Introduction
The last of the three main branch of Buddhism, Vajrayana, developed around 500 BCE out of Mahayana teachings from northwest India. Vajrayana means in Sanskrit "Diamond, Unsplittable Vehicle." to highlight its supreme efficacy in bringing enlightenment. In English it is also known as Tantric Buddhism or Esoteric Buddhism, due to its reliance on sacred texts called Tantras. From India it spread to Tibet (6th century),China (7th century) and Japan (9th century).
Today the teachings of the Vajrayana school are practiced mostly in Tibet, although some schools in Japan still retain many facets of Vajrayana Buddhism.
Main doctrinal traditions: Vajrayana Buddhism
The main claim that characterizes Vajrayana Buddhism is the following: enlightenment arises from the realization that seemingly opposite principles are in reality one. The Truth, personified by a primordial Supramundane Buddha (whose name changes depending on the various tradition), reveals himself in every phenomena, including the bodily existence, so that the mundane world is no more seen as the source of just cravings and sufferings, but also as the medium to liberation. While Mahayana and Theravada teach to reject and deny fears, passions and bodily sensations, Vajrayana teaches to accept them as as the purest manifestation of the Absolute in the Relative, and to use them in order to attain liberation. One example of this attitude is the image of Fudo Myoo (see below). This explains why Vajrayana Buddhism lays great emphasis on colorful rituals that imply an active use of the body, voice and senses, and employs a complex pantheon of deities that symbolize the various aspects in which the Truth reveal itself in this world.
Sacred texts and other main texts: Tantras
Tantras are texts composed around the 5h and 10th cen. CE. They are rather obscure texts, dealing mainly with ritual prescriptions and practices of meditation. The contents of these texts is considered esoteric, that is, only through the mediation of a master a practitioner can understand the symbolism implied within.
Sources' analysis and comment
Source 1
The symbolism of union and sexual polarity is a central teaching in
Vajrayana Buddhism, as it expresses the functional unity of Absolute and Relative. In the traditional interpretations the female figure symbolizes
Wisdom, the knowledge of the real nature of things that brings to enlightenment, while the male figure symbolizes the
Compassion, the will of saving all beings still trapped in the cycle of rebirth. This union of passive
Wisdom and active
Compassion means that the real knowledge that bring to liberation (
Wisdom) must be searched inside the mundane world (
Compassion). Moreover, this sexual symbolism expresses also the positive valorization of the bodily experience in the quest of liberation.

——————

Copy the passage of the Vajrayana Buddhism text word for word, starting at "Sacred texts and" and stopping after "symbolism implied within.".

DATA PROVIDED:

——————

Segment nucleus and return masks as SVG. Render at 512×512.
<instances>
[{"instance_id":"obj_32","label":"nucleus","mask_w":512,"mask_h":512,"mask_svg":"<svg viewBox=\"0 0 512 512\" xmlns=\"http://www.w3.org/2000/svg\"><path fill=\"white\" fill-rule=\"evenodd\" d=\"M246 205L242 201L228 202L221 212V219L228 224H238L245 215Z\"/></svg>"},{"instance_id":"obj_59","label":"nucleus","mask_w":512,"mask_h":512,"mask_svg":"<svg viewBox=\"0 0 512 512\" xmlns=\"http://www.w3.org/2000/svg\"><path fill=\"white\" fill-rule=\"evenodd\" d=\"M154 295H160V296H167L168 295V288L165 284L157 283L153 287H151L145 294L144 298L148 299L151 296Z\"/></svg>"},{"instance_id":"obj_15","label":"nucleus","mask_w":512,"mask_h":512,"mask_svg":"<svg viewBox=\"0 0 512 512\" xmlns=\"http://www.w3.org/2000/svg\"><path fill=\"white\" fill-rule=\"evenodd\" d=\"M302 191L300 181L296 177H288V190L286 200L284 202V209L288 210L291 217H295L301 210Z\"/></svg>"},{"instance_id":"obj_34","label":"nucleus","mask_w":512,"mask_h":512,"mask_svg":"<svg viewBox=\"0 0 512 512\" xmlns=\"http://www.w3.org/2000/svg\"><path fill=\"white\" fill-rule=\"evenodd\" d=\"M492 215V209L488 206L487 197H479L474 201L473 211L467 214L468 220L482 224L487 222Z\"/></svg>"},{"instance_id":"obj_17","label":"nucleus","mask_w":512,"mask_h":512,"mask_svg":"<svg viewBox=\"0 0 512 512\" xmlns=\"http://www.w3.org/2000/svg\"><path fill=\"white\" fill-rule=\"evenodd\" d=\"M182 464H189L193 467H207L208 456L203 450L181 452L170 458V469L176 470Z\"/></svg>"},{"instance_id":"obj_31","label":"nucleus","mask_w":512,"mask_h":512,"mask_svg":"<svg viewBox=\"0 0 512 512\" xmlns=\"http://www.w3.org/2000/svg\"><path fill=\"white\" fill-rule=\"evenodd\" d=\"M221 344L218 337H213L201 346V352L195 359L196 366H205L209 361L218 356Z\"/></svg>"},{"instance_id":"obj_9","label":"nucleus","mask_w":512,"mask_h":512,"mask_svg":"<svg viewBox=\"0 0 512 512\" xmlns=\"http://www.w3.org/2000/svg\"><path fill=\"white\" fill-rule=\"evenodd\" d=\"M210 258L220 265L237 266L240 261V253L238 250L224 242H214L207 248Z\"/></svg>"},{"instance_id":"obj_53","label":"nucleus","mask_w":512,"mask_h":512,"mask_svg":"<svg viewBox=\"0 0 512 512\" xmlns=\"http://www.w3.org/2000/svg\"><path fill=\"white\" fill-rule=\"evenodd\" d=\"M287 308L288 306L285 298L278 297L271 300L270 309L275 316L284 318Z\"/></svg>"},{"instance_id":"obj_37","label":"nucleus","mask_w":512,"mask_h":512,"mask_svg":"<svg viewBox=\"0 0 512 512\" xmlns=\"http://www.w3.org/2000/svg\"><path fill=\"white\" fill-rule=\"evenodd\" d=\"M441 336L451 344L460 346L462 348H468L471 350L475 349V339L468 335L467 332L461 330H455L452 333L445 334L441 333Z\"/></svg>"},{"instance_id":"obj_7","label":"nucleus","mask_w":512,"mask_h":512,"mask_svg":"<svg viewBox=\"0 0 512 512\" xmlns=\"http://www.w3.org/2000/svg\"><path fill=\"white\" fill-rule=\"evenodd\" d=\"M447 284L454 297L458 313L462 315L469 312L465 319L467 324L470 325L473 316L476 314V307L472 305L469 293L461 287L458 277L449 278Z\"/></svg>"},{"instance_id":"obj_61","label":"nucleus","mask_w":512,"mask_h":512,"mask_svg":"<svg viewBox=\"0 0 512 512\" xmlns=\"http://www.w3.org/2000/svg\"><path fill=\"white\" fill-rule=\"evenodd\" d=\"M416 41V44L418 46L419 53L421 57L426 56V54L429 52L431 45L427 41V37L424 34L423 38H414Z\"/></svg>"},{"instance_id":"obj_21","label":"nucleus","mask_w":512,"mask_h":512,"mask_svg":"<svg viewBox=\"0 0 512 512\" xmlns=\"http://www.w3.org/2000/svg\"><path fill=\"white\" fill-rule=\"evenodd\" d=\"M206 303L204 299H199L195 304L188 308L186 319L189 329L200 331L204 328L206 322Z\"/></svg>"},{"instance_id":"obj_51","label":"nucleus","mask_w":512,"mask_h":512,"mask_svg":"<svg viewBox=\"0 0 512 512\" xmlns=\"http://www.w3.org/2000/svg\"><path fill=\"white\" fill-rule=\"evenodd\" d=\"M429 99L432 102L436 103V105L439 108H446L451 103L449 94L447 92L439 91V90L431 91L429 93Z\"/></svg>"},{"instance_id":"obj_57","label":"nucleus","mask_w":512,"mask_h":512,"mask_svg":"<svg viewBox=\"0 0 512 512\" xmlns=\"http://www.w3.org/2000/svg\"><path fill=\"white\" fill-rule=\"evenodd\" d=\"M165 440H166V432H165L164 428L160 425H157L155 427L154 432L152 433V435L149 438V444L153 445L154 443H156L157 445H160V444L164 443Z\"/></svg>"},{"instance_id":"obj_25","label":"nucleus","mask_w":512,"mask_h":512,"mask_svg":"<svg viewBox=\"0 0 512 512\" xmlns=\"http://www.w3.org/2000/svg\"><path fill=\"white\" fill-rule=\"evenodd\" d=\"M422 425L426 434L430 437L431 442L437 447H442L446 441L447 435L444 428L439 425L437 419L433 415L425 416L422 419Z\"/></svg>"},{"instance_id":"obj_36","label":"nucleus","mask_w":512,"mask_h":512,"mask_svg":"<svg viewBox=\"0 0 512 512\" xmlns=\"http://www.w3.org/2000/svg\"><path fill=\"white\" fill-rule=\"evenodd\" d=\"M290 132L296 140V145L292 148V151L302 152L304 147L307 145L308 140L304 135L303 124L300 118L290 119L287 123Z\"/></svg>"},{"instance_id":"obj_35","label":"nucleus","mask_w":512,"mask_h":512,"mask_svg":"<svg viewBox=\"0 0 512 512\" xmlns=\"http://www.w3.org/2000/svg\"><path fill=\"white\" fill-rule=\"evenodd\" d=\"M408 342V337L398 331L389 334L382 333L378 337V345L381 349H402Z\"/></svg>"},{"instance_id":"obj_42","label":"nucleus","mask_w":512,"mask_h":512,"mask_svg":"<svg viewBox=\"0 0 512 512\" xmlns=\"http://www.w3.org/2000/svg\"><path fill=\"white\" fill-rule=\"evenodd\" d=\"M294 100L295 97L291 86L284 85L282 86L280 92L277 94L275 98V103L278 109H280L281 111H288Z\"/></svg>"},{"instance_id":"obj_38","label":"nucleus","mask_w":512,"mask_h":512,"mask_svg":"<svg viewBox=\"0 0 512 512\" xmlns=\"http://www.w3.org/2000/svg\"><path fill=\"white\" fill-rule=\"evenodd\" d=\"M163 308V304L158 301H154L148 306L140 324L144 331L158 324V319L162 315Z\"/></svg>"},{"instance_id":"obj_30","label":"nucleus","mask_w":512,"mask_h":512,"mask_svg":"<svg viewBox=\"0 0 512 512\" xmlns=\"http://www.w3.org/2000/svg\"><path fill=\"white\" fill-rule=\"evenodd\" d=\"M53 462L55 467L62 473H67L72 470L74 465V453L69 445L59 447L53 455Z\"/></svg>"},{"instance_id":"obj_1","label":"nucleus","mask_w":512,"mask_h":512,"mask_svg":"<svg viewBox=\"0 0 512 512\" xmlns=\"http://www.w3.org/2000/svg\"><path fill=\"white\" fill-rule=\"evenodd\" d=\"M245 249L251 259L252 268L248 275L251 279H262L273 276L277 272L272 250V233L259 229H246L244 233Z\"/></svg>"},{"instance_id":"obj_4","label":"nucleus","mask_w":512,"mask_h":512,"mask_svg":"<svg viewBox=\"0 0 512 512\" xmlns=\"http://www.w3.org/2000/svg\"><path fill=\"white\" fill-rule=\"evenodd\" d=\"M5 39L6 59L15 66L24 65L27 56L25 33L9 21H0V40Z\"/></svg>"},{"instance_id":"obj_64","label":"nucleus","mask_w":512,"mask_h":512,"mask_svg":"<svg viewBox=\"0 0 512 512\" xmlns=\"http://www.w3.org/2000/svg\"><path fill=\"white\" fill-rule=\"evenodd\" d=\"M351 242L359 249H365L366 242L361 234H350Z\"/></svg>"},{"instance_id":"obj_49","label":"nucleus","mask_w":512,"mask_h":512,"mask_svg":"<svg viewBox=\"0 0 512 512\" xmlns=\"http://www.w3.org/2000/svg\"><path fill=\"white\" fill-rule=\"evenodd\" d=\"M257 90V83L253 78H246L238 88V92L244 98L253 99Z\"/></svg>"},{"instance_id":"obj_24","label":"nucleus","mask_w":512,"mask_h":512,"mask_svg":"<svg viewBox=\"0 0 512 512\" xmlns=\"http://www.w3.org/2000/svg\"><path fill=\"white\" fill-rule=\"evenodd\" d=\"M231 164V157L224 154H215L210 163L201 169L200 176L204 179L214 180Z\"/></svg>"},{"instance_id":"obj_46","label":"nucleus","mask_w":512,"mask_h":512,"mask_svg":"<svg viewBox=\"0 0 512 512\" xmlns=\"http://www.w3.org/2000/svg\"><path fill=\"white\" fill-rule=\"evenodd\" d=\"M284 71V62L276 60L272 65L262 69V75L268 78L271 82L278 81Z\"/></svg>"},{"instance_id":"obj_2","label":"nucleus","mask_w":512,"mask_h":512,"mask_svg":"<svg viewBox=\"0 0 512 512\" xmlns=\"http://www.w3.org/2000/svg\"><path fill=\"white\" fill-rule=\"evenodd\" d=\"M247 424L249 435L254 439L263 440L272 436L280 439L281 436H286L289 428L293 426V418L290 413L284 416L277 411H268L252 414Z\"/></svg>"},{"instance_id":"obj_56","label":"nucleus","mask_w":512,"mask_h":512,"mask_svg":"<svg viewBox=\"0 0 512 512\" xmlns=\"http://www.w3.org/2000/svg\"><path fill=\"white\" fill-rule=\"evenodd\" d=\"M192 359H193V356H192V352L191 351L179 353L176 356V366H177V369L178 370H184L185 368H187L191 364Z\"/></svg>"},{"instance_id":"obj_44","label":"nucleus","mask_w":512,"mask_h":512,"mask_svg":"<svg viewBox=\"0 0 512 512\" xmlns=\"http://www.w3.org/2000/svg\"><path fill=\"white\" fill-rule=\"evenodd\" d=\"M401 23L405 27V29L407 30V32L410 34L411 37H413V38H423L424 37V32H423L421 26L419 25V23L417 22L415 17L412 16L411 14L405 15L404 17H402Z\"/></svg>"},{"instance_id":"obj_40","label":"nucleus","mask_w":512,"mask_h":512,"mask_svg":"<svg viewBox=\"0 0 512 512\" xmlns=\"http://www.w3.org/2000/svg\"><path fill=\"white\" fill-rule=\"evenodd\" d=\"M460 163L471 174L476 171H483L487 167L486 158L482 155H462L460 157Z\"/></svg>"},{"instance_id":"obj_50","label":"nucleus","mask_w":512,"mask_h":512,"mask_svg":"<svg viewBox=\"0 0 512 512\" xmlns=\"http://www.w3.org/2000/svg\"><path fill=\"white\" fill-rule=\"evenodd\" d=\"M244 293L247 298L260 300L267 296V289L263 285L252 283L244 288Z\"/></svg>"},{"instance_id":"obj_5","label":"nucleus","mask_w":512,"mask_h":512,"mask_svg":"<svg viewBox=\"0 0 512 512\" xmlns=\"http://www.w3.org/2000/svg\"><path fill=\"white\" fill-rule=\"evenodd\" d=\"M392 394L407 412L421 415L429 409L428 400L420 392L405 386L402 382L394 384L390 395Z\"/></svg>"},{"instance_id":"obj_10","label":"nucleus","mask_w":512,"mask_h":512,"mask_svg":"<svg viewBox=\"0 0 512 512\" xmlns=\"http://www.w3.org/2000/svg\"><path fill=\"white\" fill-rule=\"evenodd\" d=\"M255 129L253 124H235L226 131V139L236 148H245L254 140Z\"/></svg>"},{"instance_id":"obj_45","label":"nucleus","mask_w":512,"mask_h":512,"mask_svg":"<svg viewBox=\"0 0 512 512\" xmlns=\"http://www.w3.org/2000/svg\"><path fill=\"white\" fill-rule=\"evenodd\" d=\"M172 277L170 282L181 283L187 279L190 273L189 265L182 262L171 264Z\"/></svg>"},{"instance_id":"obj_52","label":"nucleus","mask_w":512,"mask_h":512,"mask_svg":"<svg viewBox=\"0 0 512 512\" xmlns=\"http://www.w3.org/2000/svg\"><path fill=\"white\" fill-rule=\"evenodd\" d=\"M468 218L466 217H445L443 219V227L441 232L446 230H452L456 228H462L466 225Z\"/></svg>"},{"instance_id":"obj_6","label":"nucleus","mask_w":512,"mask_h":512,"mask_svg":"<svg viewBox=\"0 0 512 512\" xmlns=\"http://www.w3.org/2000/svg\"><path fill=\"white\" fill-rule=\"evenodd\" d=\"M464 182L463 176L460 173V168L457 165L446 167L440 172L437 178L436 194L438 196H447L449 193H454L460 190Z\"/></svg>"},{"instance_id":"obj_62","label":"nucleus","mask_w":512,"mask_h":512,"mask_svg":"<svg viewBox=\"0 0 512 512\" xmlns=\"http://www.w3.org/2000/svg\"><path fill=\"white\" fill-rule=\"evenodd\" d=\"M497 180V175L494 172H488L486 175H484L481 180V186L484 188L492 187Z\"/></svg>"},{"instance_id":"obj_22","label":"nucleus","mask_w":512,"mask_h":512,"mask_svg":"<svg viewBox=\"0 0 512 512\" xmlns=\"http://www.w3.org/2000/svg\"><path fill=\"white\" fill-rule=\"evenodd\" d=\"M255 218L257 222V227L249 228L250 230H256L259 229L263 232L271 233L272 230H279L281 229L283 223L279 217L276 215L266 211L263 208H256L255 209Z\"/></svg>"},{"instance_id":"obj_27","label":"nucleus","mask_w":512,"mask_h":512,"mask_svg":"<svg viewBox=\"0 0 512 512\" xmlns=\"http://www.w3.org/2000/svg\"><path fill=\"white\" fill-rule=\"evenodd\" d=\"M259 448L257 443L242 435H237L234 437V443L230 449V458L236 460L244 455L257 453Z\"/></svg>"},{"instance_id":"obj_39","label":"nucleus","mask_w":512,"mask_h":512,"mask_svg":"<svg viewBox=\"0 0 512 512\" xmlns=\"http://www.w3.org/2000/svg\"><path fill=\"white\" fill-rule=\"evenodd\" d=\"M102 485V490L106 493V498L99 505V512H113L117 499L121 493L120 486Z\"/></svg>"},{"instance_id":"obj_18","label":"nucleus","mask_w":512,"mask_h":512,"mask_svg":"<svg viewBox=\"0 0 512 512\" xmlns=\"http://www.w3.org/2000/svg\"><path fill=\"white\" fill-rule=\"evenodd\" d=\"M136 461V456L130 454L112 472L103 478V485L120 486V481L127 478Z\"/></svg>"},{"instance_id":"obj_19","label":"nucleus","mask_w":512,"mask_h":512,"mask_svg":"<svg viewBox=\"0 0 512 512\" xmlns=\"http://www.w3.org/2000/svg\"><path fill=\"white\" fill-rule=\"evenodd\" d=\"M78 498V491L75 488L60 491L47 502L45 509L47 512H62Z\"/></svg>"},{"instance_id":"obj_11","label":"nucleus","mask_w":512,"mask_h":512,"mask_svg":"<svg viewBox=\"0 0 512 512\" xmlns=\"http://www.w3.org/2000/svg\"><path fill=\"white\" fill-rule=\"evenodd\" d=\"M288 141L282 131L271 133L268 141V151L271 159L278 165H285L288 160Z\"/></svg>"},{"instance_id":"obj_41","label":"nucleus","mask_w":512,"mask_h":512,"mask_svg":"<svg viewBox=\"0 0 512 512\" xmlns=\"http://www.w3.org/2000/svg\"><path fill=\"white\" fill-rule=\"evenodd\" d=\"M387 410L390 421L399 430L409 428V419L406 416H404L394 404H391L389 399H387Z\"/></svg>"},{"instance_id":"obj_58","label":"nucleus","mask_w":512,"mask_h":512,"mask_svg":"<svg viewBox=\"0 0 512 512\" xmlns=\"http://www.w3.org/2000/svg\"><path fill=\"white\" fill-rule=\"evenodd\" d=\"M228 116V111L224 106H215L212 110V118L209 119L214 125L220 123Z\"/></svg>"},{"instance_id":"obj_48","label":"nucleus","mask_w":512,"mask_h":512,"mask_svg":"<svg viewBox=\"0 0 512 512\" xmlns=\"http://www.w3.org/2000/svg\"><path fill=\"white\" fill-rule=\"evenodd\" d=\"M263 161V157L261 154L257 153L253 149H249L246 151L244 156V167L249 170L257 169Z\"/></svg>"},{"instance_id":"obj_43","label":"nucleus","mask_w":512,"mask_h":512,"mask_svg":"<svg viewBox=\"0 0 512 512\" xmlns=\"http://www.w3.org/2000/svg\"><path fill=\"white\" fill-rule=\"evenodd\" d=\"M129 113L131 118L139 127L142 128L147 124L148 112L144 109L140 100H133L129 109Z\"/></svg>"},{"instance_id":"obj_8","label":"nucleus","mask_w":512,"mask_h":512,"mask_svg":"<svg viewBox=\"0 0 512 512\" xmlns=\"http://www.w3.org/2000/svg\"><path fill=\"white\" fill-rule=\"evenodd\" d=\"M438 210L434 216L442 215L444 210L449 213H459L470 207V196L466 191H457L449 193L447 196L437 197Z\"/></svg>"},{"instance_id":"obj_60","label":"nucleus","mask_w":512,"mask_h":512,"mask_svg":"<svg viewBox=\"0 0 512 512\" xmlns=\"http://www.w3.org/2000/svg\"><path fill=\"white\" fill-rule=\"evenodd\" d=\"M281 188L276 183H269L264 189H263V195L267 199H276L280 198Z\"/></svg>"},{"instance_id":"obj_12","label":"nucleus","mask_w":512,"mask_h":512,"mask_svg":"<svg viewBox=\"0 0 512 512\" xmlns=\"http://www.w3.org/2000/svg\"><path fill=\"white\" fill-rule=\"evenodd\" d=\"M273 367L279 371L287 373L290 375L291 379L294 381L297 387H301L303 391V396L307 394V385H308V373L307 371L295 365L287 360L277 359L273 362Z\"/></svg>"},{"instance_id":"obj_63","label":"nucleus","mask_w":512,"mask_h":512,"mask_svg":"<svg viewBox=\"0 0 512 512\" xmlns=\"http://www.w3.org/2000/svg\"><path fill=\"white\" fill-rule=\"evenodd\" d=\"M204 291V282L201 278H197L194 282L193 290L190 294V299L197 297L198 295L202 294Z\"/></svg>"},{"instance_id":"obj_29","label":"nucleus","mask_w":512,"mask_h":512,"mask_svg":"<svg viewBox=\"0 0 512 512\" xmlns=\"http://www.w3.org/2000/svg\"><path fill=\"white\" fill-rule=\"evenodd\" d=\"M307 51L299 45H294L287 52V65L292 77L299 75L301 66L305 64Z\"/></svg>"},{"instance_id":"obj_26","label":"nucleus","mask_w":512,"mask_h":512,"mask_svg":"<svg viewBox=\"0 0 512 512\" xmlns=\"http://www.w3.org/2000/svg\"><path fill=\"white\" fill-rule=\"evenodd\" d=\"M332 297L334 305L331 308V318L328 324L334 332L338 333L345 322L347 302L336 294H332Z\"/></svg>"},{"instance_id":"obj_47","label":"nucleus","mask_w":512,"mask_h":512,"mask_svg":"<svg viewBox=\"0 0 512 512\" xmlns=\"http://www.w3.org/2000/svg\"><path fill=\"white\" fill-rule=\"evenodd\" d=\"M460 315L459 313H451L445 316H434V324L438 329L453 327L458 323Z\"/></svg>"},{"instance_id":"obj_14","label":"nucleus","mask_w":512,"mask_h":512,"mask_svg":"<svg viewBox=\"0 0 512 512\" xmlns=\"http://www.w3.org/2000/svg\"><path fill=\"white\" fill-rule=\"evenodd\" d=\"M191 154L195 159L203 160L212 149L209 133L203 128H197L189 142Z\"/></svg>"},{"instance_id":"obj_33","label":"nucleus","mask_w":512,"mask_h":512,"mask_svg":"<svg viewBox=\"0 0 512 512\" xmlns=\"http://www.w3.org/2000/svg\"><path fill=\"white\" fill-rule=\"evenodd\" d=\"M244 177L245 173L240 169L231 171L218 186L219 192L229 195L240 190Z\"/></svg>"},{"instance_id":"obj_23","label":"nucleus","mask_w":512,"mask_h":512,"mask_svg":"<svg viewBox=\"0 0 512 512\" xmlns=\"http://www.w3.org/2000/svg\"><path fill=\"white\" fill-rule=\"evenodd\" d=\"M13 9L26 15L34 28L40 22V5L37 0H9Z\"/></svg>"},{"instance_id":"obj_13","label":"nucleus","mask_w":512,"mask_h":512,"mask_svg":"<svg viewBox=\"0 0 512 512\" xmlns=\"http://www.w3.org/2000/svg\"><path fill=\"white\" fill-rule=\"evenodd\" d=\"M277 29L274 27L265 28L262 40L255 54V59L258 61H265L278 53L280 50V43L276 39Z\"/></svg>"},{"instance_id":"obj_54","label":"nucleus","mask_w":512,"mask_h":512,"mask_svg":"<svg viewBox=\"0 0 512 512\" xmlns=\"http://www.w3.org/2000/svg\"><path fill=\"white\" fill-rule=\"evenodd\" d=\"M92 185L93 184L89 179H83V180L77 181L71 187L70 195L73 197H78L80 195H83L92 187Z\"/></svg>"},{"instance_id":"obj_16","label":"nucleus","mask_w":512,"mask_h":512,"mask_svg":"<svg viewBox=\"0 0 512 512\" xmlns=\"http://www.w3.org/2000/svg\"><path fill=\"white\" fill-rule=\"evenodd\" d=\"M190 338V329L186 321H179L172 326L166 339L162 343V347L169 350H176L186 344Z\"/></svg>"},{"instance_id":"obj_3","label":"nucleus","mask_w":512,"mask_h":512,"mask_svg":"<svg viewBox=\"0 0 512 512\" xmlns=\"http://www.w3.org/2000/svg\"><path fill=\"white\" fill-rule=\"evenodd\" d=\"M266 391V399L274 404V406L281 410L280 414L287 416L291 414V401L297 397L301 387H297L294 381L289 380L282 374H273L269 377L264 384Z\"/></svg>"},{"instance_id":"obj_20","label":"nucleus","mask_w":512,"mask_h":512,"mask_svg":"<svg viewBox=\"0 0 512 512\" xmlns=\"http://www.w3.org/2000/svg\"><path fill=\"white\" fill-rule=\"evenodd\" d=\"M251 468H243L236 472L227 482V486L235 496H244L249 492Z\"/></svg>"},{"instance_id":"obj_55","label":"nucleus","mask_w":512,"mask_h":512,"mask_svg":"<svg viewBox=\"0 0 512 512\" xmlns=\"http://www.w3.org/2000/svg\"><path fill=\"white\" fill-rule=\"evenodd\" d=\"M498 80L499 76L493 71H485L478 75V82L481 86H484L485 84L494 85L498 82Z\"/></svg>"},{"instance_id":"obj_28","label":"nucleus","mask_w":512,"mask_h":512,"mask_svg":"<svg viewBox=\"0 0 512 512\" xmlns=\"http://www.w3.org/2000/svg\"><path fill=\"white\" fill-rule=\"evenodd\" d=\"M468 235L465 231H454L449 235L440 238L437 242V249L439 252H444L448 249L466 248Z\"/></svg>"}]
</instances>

——————

EXPECTED ANSWER:
Sacred texts and other main texts: Tantras
Tantras are texts composed around the 5h and 10th cen. CE. They are rather obscure texts, dealing mainly with ritual prescriptions and practices of meditation. The contents of these texts is considered esoteric, that is, only through the mediation of a master a practitioner can understand the symbolism implied within.